Fortunately, the issue has been fixed upstream, in Warp 0.2.2. Unfortunately, we're still on the last 0.1.x build of warp. Once we upgrade and deal with breaking changes (#75), should be be able to solve this issue.

Flodgatt currently (since #108) type-checks the payloads of incoming messages and drops any that do not conform to Mastodon API as described in its API documentation. This provided several advantages, but also meant that changes to the API would require patching Flodgatt and that any undocumented changes to the API (or messages that did not conform to the documented API) would get dropped even if the client could handle them.

After discussing the issue in the developer Discord, we concluded that it would be better to send these messages on if they have enough data for us to successfully handle them. We may need to do so by not type-checking much of the payload at all, or we may be able to type check it and log a warning for non-conformat messages. Logging a warning would be nice – at least we'd know that there's an issue. But I want to ensure that there's no significant runtime cost to doing so.

If we do have the ability to log warnings for non-conformant messages, we can provide the ability to turn that feature off at compile time for users who are not interested in that sort of logging – a compile-time option would avoid even tiny runtime costs.

Warp supports using Unix sockets (see seanmonstar/warp#101) but I do not fully understand the API. Once I get my head around that, we should add that support.

The DB_PORT configuration variable (see #23) is not working in all instances, forcing users to rely on the DATABASE_URL variable instead.

The Node streaming server sends a ping via WebSockets every 30 seconds, which keeps the connection alive. Flodgatt currently does not—it listens for pings from the client and would respond to any pings with pongs. However, the clients do not send pings (they also wait and respond with pongs).

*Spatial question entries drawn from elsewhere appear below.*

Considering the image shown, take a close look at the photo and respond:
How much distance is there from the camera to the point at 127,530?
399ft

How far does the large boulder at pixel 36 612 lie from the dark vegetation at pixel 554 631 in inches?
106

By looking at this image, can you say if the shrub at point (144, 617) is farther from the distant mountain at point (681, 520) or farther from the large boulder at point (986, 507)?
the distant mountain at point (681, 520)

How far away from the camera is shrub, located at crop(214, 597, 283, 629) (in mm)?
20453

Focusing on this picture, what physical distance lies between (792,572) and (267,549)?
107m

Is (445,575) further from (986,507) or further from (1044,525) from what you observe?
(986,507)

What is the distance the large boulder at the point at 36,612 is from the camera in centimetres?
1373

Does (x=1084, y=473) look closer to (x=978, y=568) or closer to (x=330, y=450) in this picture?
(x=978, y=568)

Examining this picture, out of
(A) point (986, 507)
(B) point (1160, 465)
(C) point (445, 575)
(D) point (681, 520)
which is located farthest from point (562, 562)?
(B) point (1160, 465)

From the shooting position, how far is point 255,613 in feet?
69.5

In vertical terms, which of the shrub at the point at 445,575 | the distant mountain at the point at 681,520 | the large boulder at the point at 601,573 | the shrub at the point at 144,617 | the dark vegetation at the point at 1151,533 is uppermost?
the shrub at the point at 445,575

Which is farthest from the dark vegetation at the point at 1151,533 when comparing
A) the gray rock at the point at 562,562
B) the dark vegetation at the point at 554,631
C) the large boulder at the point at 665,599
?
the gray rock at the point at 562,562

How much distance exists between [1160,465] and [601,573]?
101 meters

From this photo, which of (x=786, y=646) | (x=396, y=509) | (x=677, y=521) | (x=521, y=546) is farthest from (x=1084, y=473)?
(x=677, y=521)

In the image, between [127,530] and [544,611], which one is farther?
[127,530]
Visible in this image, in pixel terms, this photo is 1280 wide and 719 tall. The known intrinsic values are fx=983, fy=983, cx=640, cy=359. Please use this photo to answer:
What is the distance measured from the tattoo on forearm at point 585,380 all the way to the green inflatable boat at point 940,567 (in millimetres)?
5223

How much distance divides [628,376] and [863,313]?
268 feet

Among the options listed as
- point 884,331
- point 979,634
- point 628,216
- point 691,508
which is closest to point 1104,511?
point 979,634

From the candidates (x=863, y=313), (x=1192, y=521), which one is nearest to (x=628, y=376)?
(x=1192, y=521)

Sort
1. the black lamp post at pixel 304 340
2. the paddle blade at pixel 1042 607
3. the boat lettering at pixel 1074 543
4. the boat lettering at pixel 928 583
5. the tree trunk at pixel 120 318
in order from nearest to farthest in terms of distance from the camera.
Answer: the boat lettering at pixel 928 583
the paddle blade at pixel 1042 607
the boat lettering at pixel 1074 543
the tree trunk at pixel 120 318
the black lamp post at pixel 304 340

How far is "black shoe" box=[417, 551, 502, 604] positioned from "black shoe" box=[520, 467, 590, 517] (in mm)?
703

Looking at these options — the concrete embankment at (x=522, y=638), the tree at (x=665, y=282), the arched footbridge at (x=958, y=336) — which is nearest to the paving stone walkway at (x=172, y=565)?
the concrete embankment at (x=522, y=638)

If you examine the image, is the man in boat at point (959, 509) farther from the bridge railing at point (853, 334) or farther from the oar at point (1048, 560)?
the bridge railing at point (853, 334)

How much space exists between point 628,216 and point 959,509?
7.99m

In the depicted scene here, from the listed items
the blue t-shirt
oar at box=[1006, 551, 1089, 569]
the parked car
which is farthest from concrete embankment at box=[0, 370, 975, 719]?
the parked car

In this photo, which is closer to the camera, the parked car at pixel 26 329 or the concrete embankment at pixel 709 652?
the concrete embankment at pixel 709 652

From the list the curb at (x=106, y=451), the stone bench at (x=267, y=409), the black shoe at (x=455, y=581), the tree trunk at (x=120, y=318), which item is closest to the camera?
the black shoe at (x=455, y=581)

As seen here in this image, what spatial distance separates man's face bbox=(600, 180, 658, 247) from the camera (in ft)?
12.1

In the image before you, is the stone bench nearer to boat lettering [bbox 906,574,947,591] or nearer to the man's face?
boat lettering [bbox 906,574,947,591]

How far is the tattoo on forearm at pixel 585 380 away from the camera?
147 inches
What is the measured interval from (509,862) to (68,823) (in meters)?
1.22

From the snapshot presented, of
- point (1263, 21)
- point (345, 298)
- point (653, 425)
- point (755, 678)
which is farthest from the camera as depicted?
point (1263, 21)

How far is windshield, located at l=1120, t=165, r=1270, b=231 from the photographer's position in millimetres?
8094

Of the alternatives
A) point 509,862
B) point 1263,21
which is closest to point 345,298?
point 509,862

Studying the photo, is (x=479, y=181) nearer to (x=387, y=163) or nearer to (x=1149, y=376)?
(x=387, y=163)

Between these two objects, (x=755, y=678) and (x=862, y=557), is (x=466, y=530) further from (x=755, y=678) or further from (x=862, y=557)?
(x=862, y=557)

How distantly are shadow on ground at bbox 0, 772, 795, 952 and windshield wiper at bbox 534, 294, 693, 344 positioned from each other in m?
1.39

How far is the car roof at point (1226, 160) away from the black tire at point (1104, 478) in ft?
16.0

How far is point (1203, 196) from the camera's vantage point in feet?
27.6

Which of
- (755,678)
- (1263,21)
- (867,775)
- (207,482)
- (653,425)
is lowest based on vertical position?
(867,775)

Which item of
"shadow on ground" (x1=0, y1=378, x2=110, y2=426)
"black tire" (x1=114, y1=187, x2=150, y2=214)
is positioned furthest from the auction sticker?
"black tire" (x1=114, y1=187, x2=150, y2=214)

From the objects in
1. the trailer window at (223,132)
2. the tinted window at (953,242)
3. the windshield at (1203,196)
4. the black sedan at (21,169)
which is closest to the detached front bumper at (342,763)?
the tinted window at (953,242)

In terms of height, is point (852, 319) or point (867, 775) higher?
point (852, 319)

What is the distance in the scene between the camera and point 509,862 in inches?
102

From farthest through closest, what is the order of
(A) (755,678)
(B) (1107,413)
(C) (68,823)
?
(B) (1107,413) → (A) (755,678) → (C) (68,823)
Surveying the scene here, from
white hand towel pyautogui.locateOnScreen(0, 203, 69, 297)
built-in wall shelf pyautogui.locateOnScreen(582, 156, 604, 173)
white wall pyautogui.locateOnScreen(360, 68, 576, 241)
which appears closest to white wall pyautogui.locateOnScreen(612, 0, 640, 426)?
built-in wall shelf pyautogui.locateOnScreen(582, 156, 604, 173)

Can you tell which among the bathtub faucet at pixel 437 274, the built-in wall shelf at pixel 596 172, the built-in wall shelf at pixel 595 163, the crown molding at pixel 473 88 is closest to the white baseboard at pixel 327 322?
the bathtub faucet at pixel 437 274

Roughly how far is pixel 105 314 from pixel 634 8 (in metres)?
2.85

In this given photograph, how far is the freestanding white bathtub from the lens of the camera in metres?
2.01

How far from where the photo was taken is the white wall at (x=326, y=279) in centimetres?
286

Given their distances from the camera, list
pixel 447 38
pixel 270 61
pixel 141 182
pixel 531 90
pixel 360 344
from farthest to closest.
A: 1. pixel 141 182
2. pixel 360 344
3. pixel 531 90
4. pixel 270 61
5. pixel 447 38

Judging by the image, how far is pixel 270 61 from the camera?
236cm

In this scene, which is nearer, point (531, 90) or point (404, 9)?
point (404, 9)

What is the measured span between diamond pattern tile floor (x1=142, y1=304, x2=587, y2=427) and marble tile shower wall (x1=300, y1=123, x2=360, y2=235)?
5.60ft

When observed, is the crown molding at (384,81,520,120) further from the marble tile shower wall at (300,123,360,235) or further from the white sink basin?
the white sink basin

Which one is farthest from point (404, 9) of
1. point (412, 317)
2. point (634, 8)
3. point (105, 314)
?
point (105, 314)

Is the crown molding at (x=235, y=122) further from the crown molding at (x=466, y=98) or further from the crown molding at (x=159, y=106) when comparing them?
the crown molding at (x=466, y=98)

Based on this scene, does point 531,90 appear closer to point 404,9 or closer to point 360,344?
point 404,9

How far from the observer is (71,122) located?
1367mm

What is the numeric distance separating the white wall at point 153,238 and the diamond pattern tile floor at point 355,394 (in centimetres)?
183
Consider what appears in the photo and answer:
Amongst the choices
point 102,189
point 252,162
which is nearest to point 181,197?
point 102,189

Accordingly, we should update Flodgatt to send pings. However, warp does not currently support sending pings through its built-in websocket implementation. I have opened an issue and will see what I can do to get that feature added.

If we can't add it to Warp, there is probably a work-around (most obviously, we could send an empty binary message as a ping; we could also re-implement the WS support if it comes to that). But it seems worth seeing what the response from upstream is first.

A planned development in upstream Mastodon is to multiplex multiple streams through a single connection. For example, if a user has 10 columns with different hashtags in their web UI, that's currently 10 separate websocket connections. That's a waste of resources. Instead, the dynamic nature of websockets could be used to subscribe and unsubscribe from specific streams. The return format would then need to be enhanced to say which stream a given message belongs to.

We should add a connection pool, probably with r2d2-postgres.